O sensacionalismo era vez ou outro interrompido pelas falas de alguns médicos fazendo
a distinção sobre homossexualidade e as transexualidades, cometendo os frequentes erros sobre
a discussão de identidade e de orientação sexual e por último ao convidado especial do Lampião
da Esquina, o editor, crítico e repórter Darcy Penteado. E o auge fatídico do programa se deu
quando o apresentador retoma a fala e conduz para o fim o quadro:
[...] só então retomou a palavra, para, num tom melodramático, dizer que ele
era a grande vítima de tudo isso: pois prometera a José Edimilson, o rapaz
cearense, que o ajudaria que o encaminharia aos médicos para que estes
mudassem o seu sexo, mas que agora, coma condenação do Dr. Farina,
nenhum médico ousaria repetir a operação no Brasil, pelo o que seu caso ia
permanecer sem solução. O programa terminou com um close do José
Edmilson, perplexo e à beira do choro, provavelmente, entendendo que viera
até ali, que se desnudara diante milhões de pessoas, para nada. As chacotas,
as humilhações sobre as quais ele falara, os problemas com a família, nada
disso terminaria, sendo possível até que a súbita notoriedade que sua aparição
na tevê provocaria e as multiplicasse. (LAMPIÃO DA ESQUINA, 1978, n.5,
p.5)
Estas prisões, quando devidamente efetuadas não tinham um prazo final. A corrupção
policial a partir do pagamento de alguns bons cruzeiros nem sempre funcionava e quando estas
estavam presas poderiam passar de 3 dias há um mês. Em um relato sobre os dias na prisão
Flávia conta a história de uma passagem traumática.

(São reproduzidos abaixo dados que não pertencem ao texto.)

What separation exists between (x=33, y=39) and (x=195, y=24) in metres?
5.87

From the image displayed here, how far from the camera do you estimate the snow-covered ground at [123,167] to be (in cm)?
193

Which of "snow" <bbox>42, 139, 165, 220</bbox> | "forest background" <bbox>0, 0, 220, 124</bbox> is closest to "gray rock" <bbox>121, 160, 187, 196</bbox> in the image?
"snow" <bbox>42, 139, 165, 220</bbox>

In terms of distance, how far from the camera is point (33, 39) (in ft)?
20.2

Flávia – Eu estava lá. As do babado elas ficaram revoltadas. As do babado são
as que se cortam, dão escândalo, apanham, chegam na polícia e já viram a
máquina do delegado. É, tem travesti que é assim; quando são presos eles se
revoltam e pegam o delegado, batem nele. Daí o delegado leva eles pro xadrez.

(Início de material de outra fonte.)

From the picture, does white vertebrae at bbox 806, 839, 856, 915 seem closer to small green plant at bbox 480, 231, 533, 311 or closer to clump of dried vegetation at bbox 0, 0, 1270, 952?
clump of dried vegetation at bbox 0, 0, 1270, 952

Naquele dia, eles tiraram toda a roupa e tacaram fogo. Foi aquele fumacê na
cela, todo mundo gritando. E aí falaram: vamos cortar todos juntos. Uma dava
a gilete para a outra... já fazia quatro dias que estavam lá; então, se cortavam
para ver se levavam eles pro hospital porque lá o pessoal tem medo do
escândalo e solta elas. (DOIS, 1979, n.19, p.6)
Considerações Finais
Os sujeitos que compõem a sopa de letrinhas LGBT, constituem uma camada social
ainda vulnerável mesmo depois de 40 anos de politização a partir da luta de emancipação destes
sujeitos e da reestruturação de suas representações. Ainda hoje, permanecem as marcas da
violência contra esta parte da população. O Estado, diferentemente do período militar tem aos
poucos rearticulado suas formas de lidar com a questão das identidades e sexualidades
disparatadas.
A urgência em compreender o período entre 1964-1985 surge como uma maneira
analisar historicamente as relações umbilicais e dialógicas entre as violências e resistências, na
parte mais vulnerável do grupo LGBT. Travestis e transexuais tem sofrido ainda hoje esta
relação de marginalização e de coerção por poderes que se instituíram e desenvolveram já na
noite de abril. Reconhecer estas relações e as possibilidades de produção de resistência podem
criar perspectivas de reestruturação das pautas do próprio movimento LGBT hoje.
Entre chacotas televisivas, negação do espaço público, vítimas de um discurso da moral
e dos bons costumes ilustrados no processo de prisão de Flávia e suas amigas é possível concluir
que na historiografia, como historiadoras e historiadores é preciso inscrever estes sujeitos e
permitir a eles ter o acesso ao seu passado. Ao passado de luta, resistência e dor. Apenas ao
reconhecermos todas estas relações iniciaremos o pagamento de uma dívida histórica
imensurável para esta parte da população brasileira.